AIM OF THE TASK
Lay out everything from the line containing "From this angle, is" down to the line containing "101212 millimetres" as a Markdown table with the columns Row and Line, one line per row and blank lines left out.

------ PROVIDED RECORDS

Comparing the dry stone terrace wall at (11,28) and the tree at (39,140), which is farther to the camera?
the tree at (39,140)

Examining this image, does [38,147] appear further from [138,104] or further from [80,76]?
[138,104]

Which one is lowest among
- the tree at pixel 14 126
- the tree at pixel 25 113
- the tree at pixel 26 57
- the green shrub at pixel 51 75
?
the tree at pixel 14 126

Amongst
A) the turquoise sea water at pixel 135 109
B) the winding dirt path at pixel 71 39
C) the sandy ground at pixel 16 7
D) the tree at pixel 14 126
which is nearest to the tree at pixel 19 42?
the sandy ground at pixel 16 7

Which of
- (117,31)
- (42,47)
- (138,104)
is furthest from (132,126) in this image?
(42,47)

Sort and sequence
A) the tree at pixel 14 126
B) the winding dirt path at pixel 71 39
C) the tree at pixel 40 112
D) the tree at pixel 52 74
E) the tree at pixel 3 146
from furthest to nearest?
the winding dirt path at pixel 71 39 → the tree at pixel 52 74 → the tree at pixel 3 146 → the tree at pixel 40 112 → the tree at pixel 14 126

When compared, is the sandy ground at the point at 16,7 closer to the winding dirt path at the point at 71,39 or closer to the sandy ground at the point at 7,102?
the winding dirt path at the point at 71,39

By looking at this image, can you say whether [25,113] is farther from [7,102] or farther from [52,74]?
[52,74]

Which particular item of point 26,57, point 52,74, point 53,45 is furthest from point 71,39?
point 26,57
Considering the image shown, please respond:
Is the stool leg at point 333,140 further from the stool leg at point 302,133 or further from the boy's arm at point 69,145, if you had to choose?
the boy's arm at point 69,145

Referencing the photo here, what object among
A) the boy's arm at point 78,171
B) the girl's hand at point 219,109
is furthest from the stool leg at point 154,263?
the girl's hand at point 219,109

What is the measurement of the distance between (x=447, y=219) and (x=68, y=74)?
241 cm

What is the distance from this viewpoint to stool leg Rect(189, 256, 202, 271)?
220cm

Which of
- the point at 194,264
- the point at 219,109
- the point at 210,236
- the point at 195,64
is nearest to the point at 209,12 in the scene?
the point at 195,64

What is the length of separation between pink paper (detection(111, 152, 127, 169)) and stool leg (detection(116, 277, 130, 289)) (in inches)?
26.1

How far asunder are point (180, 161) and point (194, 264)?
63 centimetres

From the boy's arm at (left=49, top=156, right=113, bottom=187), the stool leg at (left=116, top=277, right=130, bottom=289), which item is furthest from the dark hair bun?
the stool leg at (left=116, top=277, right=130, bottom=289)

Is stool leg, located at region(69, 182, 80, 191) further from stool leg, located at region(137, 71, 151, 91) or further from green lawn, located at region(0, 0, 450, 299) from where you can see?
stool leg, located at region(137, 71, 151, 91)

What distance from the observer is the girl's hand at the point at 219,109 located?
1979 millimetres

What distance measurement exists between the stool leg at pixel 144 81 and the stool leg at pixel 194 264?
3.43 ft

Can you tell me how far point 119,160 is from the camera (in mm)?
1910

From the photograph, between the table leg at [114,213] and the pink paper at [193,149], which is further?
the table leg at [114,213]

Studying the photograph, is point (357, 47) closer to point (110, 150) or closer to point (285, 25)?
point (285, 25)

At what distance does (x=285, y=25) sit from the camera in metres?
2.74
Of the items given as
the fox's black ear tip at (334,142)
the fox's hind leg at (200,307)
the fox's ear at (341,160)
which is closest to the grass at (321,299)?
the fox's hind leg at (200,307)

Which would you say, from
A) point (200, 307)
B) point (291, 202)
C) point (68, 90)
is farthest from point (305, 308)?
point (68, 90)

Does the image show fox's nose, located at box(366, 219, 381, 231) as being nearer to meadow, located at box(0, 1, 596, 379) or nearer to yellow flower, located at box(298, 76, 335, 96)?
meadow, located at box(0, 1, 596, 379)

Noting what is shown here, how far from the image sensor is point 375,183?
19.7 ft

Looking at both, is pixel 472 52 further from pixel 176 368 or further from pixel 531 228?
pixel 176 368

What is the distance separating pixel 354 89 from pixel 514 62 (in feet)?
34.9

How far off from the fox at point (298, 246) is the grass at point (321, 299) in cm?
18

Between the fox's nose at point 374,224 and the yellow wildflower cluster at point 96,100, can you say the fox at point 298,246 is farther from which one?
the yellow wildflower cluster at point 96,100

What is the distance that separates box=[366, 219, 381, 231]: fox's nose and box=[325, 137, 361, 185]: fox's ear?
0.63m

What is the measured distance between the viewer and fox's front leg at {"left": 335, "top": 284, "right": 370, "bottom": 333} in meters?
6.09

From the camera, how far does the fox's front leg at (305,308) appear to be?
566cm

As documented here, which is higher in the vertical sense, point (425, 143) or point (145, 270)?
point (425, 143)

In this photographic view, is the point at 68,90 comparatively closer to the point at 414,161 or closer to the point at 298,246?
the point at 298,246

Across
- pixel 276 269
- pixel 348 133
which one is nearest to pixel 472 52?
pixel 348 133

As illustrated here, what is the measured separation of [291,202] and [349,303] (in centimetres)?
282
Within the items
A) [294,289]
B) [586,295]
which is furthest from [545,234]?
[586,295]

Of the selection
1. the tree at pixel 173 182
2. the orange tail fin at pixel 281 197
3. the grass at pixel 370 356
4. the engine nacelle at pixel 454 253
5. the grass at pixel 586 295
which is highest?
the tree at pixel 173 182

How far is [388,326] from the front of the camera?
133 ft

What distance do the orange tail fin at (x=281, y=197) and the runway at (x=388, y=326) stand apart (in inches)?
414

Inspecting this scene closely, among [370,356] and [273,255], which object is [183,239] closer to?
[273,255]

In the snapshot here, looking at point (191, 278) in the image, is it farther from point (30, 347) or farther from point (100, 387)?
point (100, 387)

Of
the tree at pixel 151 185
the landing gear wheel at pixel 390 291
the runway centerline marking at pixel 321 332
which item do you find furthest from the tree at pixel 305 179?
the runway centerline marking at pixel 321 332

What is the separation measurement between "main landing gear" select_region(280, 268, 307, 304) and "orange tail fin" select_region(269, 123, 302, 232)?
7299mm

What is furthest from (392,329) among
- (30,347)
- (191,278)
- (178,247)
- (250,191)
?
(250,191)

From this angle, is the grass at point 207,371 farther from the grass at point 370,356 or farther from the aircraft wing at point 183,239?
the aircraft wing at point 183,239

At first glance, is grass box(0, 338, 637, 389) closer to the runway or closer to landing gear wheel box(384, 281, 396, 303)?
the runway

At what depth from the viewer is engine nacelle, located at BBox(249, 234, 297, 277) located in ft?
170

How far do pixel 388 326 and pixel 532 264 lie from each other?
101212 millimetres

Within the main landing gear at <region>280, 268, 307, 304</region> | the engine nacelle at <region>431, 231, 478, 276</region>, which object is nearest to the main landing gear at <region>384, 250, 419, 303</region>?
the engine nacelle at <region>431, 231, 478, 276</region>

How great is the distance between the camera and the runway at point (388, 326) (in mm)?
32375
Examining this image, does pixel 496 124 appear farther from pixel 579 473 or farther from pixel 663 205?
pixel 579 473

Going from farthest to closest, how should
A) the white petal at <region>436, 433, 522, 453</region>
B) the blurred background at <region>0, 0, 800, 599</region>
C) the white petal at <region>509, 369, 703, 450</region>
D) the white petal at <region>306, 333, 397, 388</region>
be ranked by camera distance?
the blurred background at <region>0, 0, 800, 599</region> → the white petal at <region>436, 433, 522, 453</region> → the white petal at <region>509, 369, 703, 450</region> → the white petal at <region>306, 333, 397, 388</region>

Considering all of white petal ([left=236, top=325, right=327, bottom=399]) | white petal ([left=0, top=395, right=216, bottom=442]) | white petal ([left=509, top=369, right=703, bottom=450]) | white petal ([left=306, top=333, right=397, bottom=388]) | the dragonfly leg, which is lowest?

------------

RESULT FOR THIS TASK
| Row | Line |
|---|---|
| 1 | From this angle, is the grass at point 207,371 farther from the grass at point 370,356 or farther from the aircraft wing at point 183,239? |
| 2 | the aircraft wing at point 183,239 |
| 3 | At first glance, is grass box(0, 338, 637, 389) closer to the runway or closer to landing gear wheel box(384, 281, 396, 303)? |
| 4 | the runway |
| 5 | At what depth from the viewer is engine nacelle, located at BBox(249, 234, 297, 277) located in ft? |
| 6 | 170 |
| 7 | How far do pixel 388 326 and pixel 532 264 lie from each other? |
| 8 | 101212 millimetres |